つまるところ、ことほどさようにロラン・バルトに至って記号学はますますイデオロギー的に肥大化していった、と見なさざるをえません。
米哲学者パースも独自の記号論提唱
さて、ヤコブソンですが、いわゆる「記号論」ではソシュールの影響ばかりではなく、プラグマティズムの創始者でもある米国の哲学者チャールズ・S・パース(1839〜1914)が独自に展開した「記号論」をも高く評価し、影響を受けています。パースの記号論は、「人間の認識は記号過程」というもので、思考とは、まず何かを指し示す記号が現れ、それを別の何かを示す記号に変換する過程と捉え、「すべての存在は記号である」とする独自の実在論的な世界観を開陳しています。
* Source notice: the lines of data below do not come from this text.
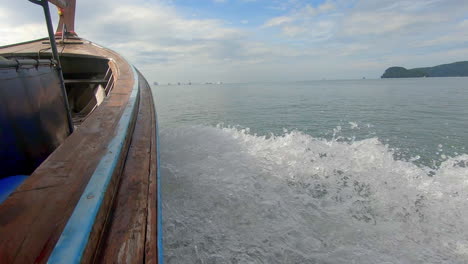 SLOW-MOTION-|-Wake-coming-off-wooden-boat-in-Thailand-with-islands-in-the-distance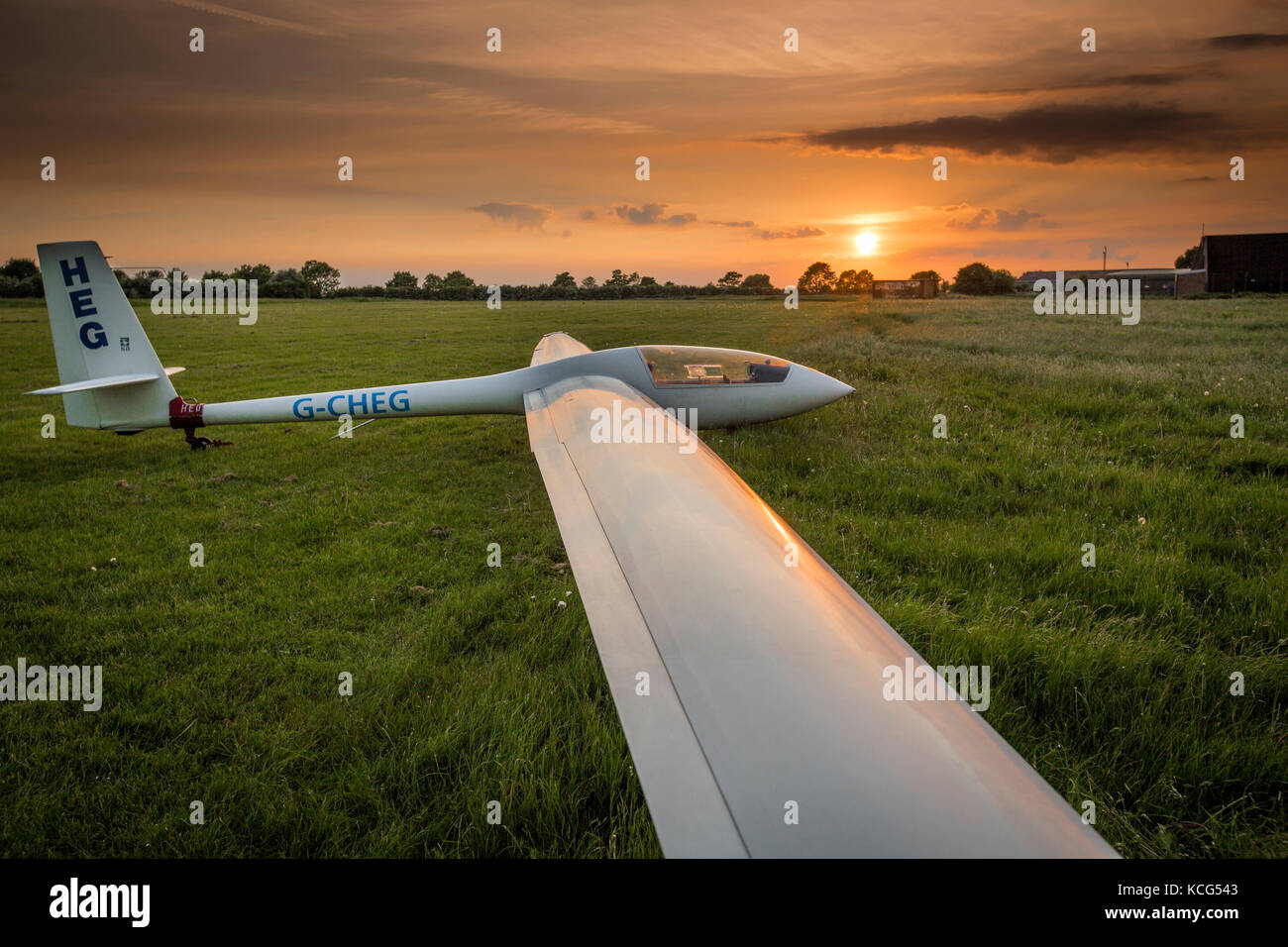 Blick auf ein Elan DG-500 Trainer einsitzigen Segelflugzeug mit der untergehenden Sonne an kirton in Lindsey Flugplatz, Lincolnshire, Großbritannien - 21 July 2014 Stockfoto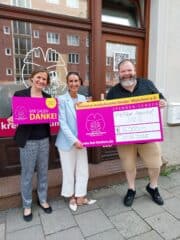 2 Frauen und ein Mann mit Spendenscheck vor der Ladentür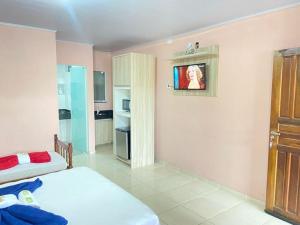 a bedroom with two beds and a tv on the wall at Pousada Villa Sambaqui in Penha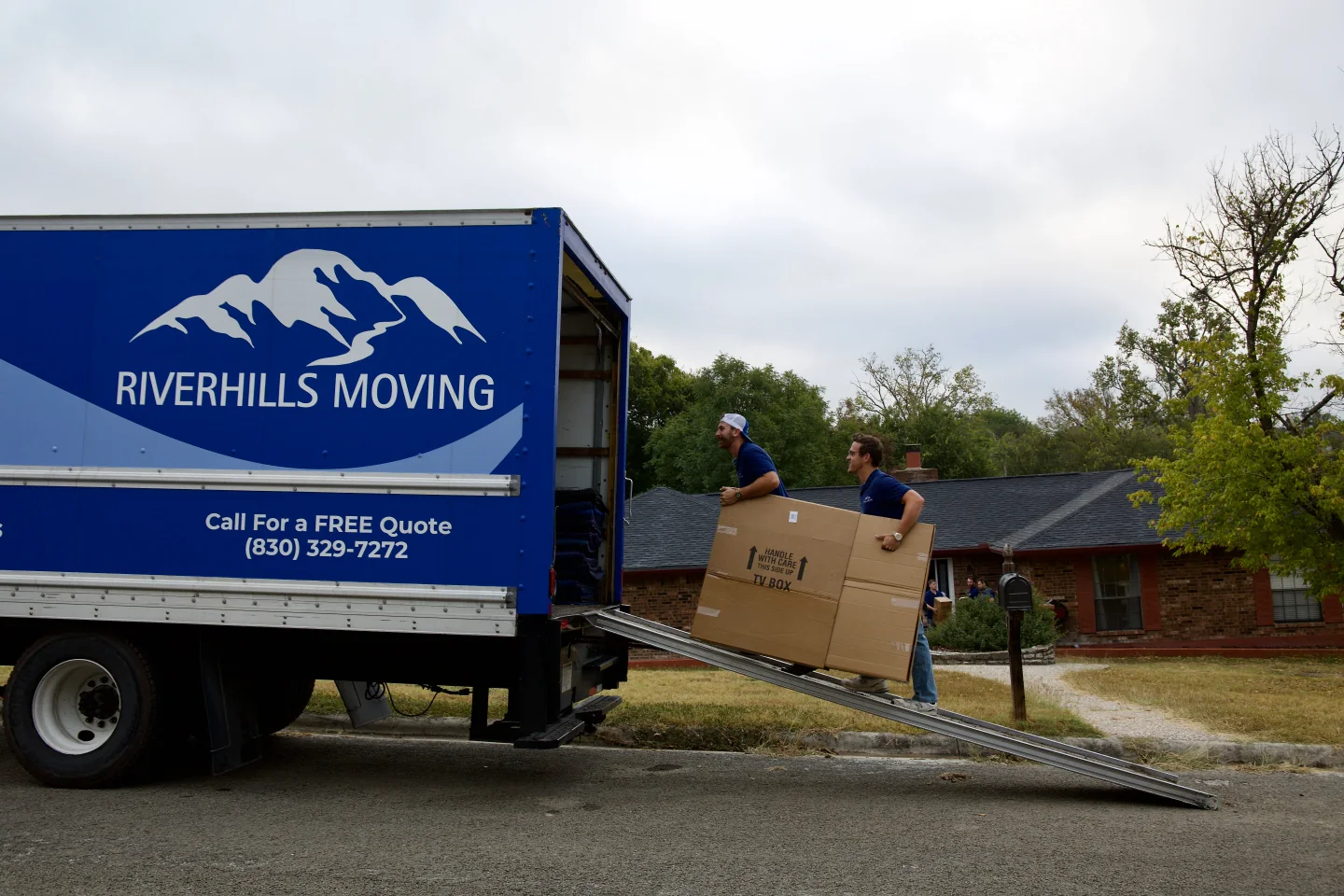 RiverHills Moving crew loading a box into their branded truck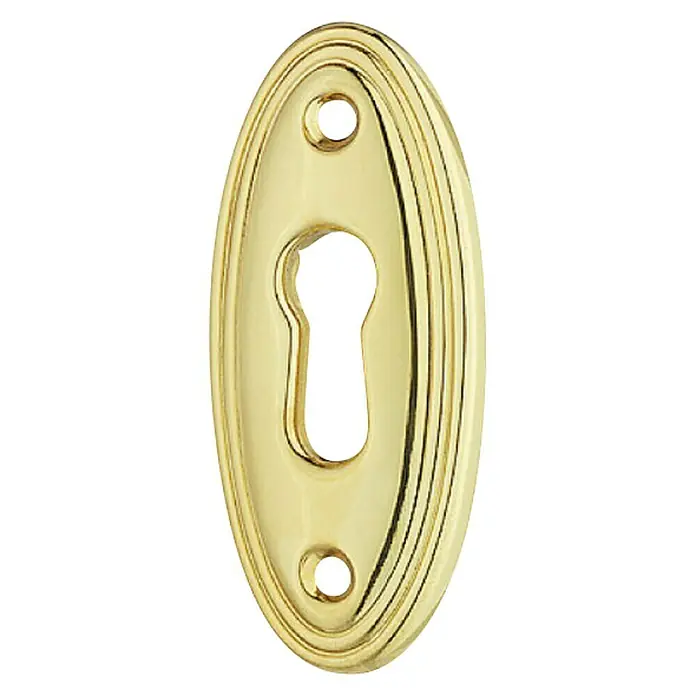 Stabilit Escudo para cerraduras Brillo - Dorado, L x An x Al: 42 x 20 x 2 mm - Primer plano de una cubierta de ojo de cerradura dorada con un diseño ovalado y agujeros para tornillos sobre un fondo negro.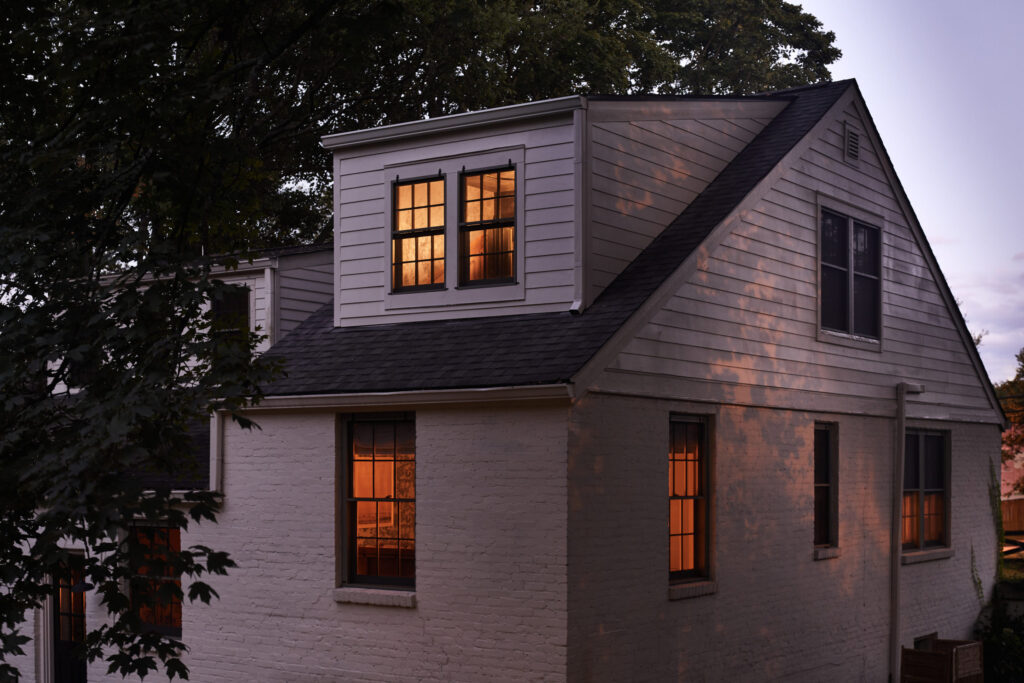 Exterior view of a home addition with lit windows at dusk.
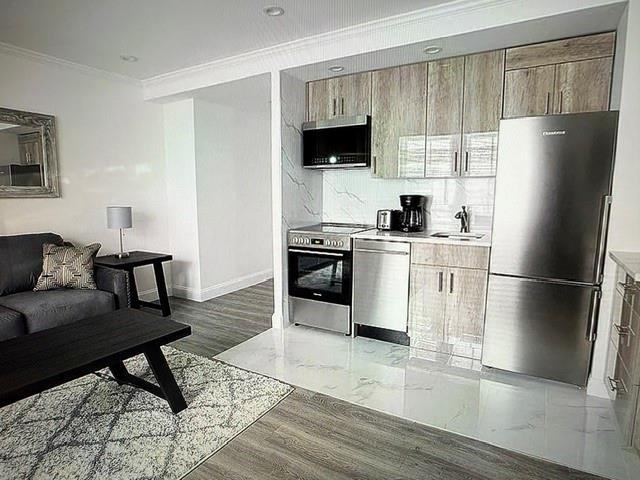 150 W 51 Unit 1032, New York Manhattan, NY 10019 - kitchen featuring appliances with stainless steel finishes, crown molding, a sink, tasteful backsplash, and light countertops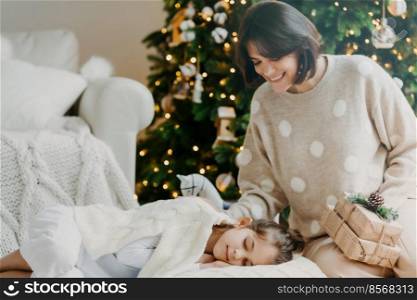 Enjoying xmas at home. Affectionate young mother poses near sleeping daughter, going to make surprise, holds present gifts, believe in miracles. Magic and sweet moment. Family holiday concept
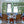 Indoor/outdoor rush sofa with blue seat and back cushions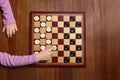 Playing checkers. Child thinking about next move at wooden table, top view Royalty Free Stock Photo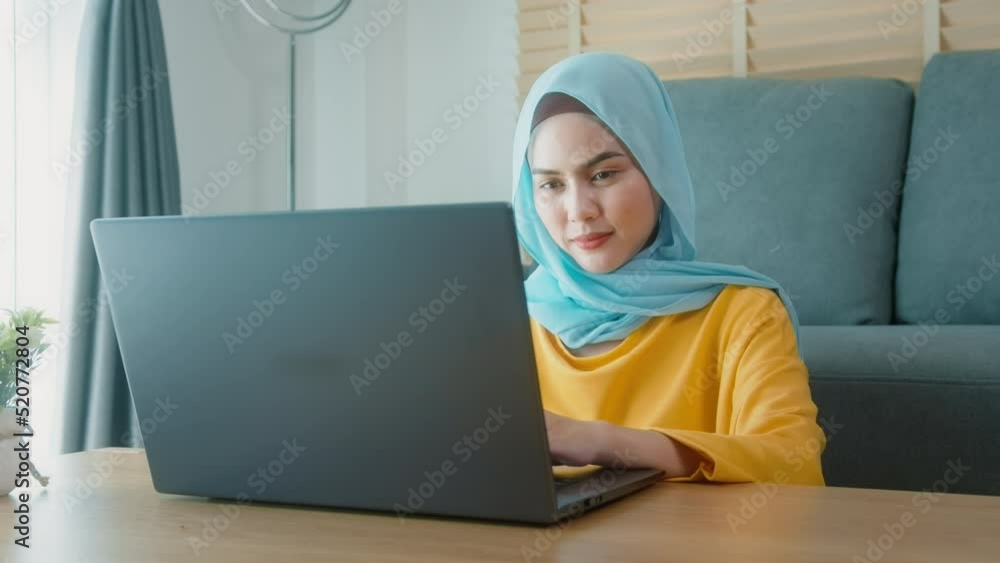Young happy muslim woman working on laptop in living room at home. Young happy muslim woman working on laptop in living room at home.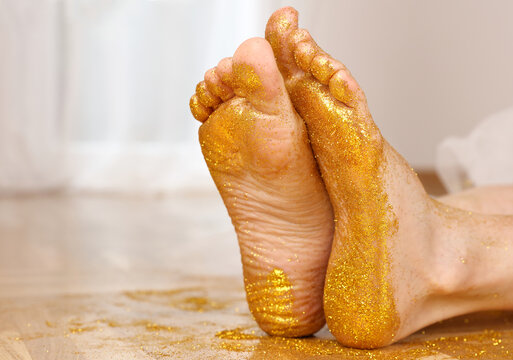 Golden glitters on female bare feet. Follow your dreams, choose your own way.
このほか、ヤコブソンらと共に「プラハ言語学サークル」に参画した「ソシュール直系の言語学者」とも言えるエミール・バンヴェニストや、この「プラハ派」による「音韻論」に対抗して、デンマークにおいて「言語素論」を展開するなど独自にソシュールの記号言語学の可能性を模索した「コペンハーゲン言語学サークル」のルイ・イェルムスレウなども「記号論」の系譜に連なり、R・バルトに影響を与えました。